NEW INSIGHTS INTO SHELF ECOSYSTEMS PRIOR AND DURING THE PETM

We study the South Dover Bridge core (SDB), drilled in the coastal plain of Maryland, in which the Paleocene-Eocene transition is stratigraphically constrained by calcareous nannoplankton. The Paleocene-Eocene Thermal Maximum (PETM) in SDB is characterized by negative δ¹⁸O and δ¹³C excursions within the distinct fine grained unit, known as the Marlboro Clay. The site is situated near the paleo-Potomac River, suggesting that mud deposition during the PETM could be related to intensification of regional river outflow, contrasting with the late Paleocene sediment-starved setting. Stable isotope data show an additional <2 ‰ δ¹³C excursion in a more clayey interval below the PETM-onset, coined the “pre-onset excursion” (POE). This may indicate that the latest Paleocene climate was not as stable as previously assumed, but exhibited a more gradual or stepwise change towards the onset of the PETM.

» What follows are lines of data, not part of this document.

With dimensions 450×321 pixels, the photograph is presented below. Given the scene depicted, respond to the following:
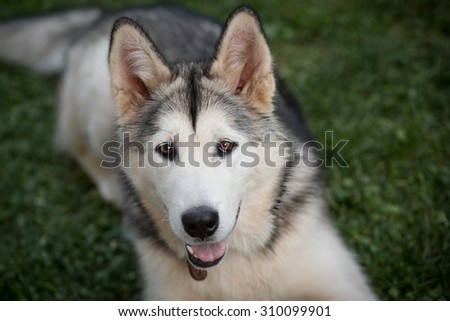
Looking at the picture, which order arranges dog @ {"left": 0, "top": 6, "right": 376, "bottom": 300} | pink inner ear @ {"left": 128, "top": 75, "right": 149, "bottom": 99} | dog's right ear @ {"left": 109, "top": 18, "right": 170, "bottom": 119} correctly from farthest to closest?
pink inner ear @ {"left": 128, "top": 75, "right": 149, "bottom": 99} < dog's right ear @ {"left": 109, "top": 18, "right": 170, "bottom": 119} < dog @ {"left": 0, "top": 6, "right": 376, "bottom": 300}

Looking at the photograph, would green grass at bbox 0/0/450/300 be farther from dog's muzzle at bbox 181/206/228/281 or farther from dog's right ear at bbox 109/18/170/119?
dog's right ear at bbox 109/18/170/119

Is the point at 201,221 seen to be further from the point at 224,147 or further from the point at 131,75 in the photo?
the point at 131,75

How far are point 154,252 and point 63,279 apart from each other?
3.66 ft

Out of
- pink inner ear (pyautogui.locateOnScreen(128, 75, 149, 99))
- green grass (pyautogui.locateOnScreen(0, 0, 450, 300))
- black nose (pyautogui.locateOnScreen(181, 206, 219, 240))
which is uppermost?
pink inner ear (pyautogui.locateOnScreen(128, 75, 149, 99))

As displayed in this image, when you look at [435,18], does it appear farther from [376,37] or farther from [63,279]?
[63,279]

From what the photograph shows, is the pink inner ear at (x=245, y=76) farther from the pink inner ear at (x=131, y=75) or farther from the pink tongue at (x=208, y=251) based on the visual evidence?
the pink tongue at (x=208, y=251)

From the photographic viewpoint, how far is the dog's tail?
634cm

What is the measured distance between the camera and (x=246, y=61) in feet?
11.3

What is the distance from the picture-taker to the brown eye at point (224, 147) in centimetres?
323

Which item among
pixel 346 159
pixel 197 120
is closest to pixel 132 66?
pixel 197 120

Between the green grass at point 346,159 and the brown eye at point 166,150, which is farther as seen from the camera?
the green grass at point 346,159

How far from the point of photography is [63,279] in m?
4.56

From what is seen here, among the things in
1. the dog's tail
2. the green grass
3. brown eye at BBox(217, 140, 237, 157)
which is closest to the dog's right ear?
brown eye at BBox(217, 140, 237, 157)

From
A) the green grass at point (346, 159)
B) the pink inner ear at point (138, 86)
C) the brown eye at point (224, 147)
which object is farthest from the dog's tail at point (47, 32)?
the brown eye at point (224, 147)
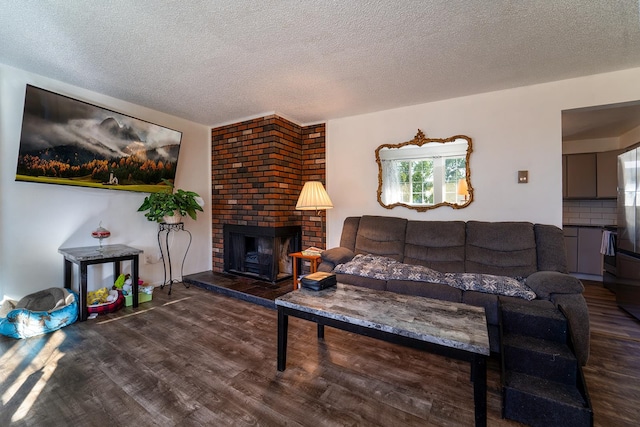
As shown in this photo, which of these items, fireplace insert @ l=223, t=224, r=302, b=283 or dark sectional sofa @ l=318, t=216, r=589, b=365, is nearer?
dark sectional sofa @ l=318, t=216, r=589, b=365

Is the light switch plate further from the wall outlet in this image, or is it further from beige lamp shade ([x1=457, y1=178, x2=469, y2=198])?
the wall outlet

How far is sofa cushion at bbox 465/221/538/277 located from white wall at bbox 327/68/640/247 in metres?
0.31

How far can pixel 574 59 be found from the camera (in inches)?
88.9

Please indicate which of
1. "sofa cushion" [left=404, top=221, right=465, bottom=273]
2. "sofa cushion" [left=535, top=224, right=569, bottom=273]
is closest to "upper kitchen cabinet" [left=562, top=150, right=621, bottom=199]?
"sofa cushion" [left=535, top=224, right=569, bottom=273]

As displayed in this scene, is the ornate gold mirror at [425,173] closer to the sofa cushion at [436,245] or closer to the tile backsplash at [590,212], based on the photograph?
the sofa cushion at [436,245]

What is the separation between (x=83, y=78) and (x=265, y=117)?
1.92 m

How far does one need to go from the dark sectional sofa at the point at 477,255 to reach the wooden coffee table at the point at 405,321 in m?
0.48

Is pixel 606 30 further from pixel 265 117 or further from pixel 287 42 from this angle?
pixel 265 117

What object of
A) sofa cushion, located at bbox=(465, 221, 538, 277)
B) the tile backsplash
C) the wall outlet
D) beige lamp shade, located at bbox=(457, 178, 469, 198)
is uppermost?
beige lamp shade, located at bbox=(457, 178, 469, 198)

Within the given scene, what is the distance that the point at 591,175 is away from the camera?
419 cm

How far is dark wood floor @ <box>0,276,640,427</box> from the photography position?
1.42 metres

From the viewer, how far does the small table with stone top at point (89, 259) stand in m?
2.55

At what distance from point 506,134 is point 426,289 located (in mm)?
1981

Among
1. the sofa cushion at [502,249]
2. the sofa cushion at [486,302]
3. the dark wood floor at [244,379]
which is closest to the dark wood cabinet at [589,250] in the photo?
the dark wood floor at [244,379]
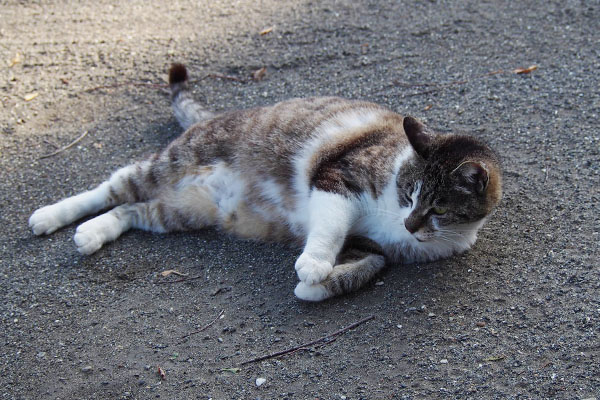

We generated high-resolution benthic foraminiferal, stable isotope and grain size data to assess the stratigraphy of the Paleocene-Eocene transition at SDB and to correlate the sequence along a depth transect across the paleoshelf, including the New Jersey Coastal Plain. These records allow to constrain environmental changes prior and during the PETM. We observe a shift from well-oxygenated, continuously oligo- to mesotrophic bottom water conditions during the late Paleocene to episodic food fluxes to the seafloor between the POE and the PETM. At the PETM onset, benthic foraminiferal diversity decreases as more stress-resistant taxa become predominant and planktic foraminifera become abundant. This points to periodically dysoxic bottom waters due to nearshore influences in a river-dominated marine setting at SDB. Throughout the later part of the PETM, the succession of foraminiferal assemblages indicates improved oxygen levels. During the PETM recovery phase a return to maintained high food levels and decreased river influence is noticeable. The expanded and extensive SDB sequence in Maryland presents an excellent record of the Paleocene-Eocene transition. As more regional data will become available, these will enable more constrains on environmental parameters and variations along the eastern US Coastal plains.